JAKARTA - Kondisi pasar minyak global kembali bergolak. Ketidakpastian yang muncul dari tertundanya ekspor minyak Irak-Kurdistan ke Turki menjadi salah satu pemicu utama penguatan harga minyak dunia pada Selasa, 23 September 2025.
Ketegangan tersebut meredakan kekhawatiran pasar bahwa pasokan minyak global akan membanjiri pasar dalam waktu dekat. Reaksi cepat pun terlihat dari pergerakan harga minyak mentah dunia.
Brent Crude tercatat mengalami kenaikan sebesar 1,6 persen dan diperdagangkan pada harga US$67,63 per barel. Sementara itu, West Texas Intermediate (WTI) naik 1,8 persen menjadi US$63,41 per barel.

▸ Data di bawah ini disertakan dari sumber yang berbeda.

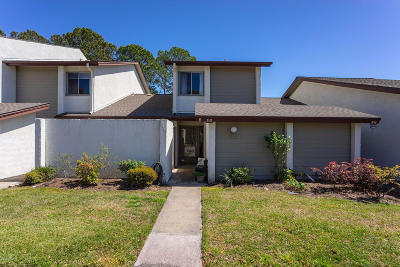 Beaufort Condo/Townhouse For Sale: 5 Marsh Harbor Drive #G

Ekspektasi Pasokan Tambahan Gagal Terwujud
Kenaikan harga ini didorong oleh tertundanya kesepakatan ekspor minyak antara pemerintah Irak-Kurdistan dan Turki. Meskipun terdapat harapan akan adanya kesepakatan baru, kenyataannya ekspor belum juga dimulai.
Dua produsen minyak utama dari wilayah tersebut masih meminta jaminan pembayaran utang sebelum menyetujui kelanjutan ekspor melalui pipa yang menghubungkan ke Turki.

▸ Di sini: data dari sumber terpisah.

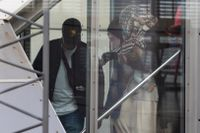 Tre svenska IS-kvinnor och deras sex barn som utvisats från Syrien landade på Arlanda.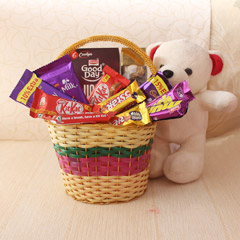A Loving Basket for Sis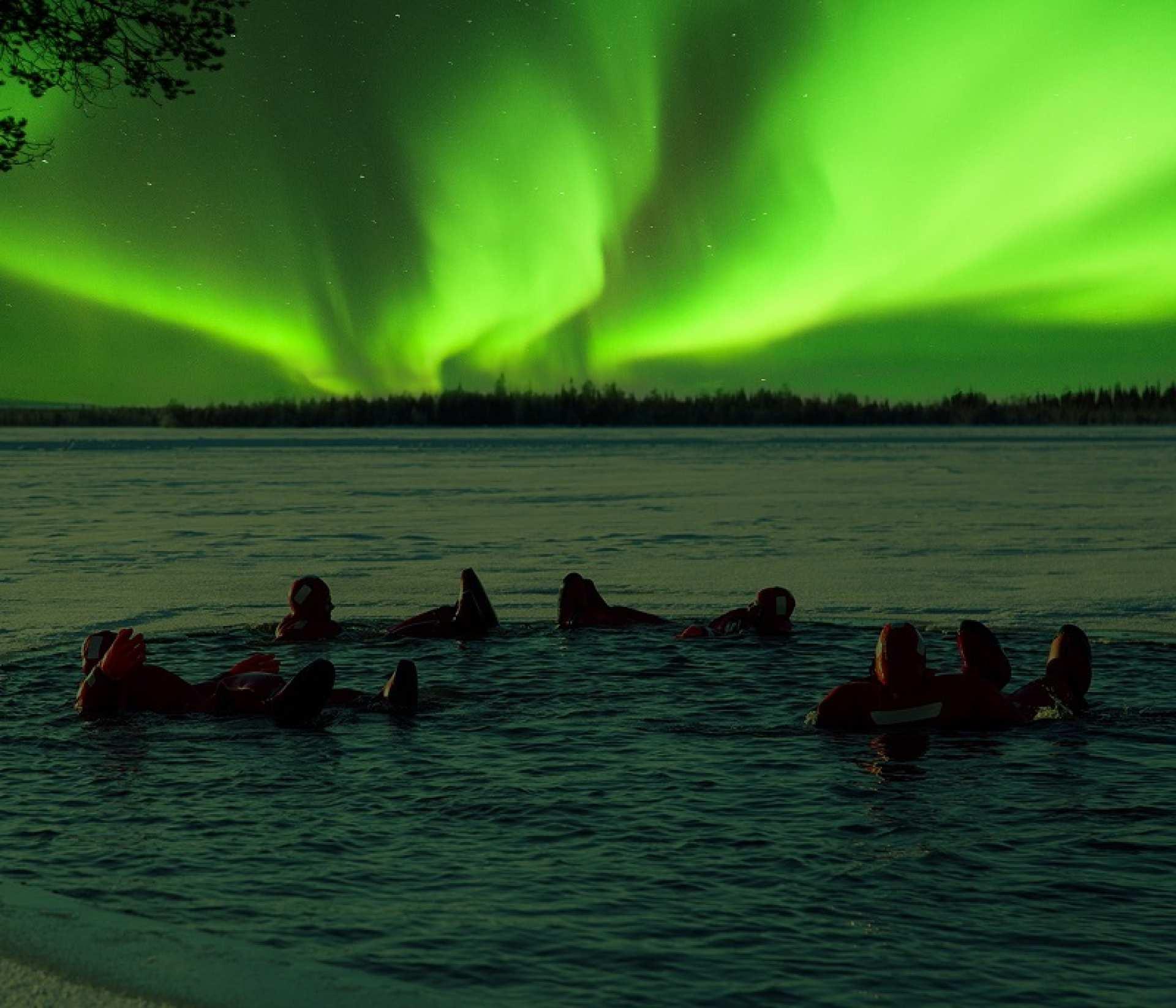 【仰望北極光】芬蘭羅瓦涅米冰湖漂浮賞極光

Situasi ini menghapus spekulasi sebelumnya yang sempat menyebutkan bahwa ekspor akan segera dimulai kembali. Akibatnya, pasar kembali menyesuaikan ekspektasinya terhadap ketersediaan pasokan global.

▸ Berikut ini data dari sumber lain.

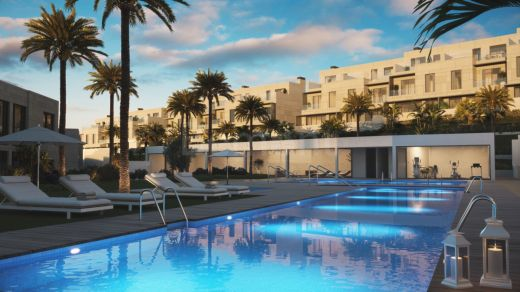 Modern townhouses in a perfect setting, New Golden Mile, Marbella West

“Ini contoh nyata jangan menghitung barel sebelum dipompa. Pasar sempat melemah karena laporan adanya kesepakatan, dan kini rebound setelah kesepakatan tak tercapai,” ujar Phil Flynn, Analis Senior dari Price Futures Group.
Ancaman Kelebihan Pasokan Masih Membayangi
Meskipun harga minyak saat ini bergerak naik, bayang-bayang kelebihan pasokan global belum sepenuhnya hilang. Sejumlah analis bahkan menilai bahwa kondisi surplus masih berpotensi terjadi dalam jangka menengah hingga panjang.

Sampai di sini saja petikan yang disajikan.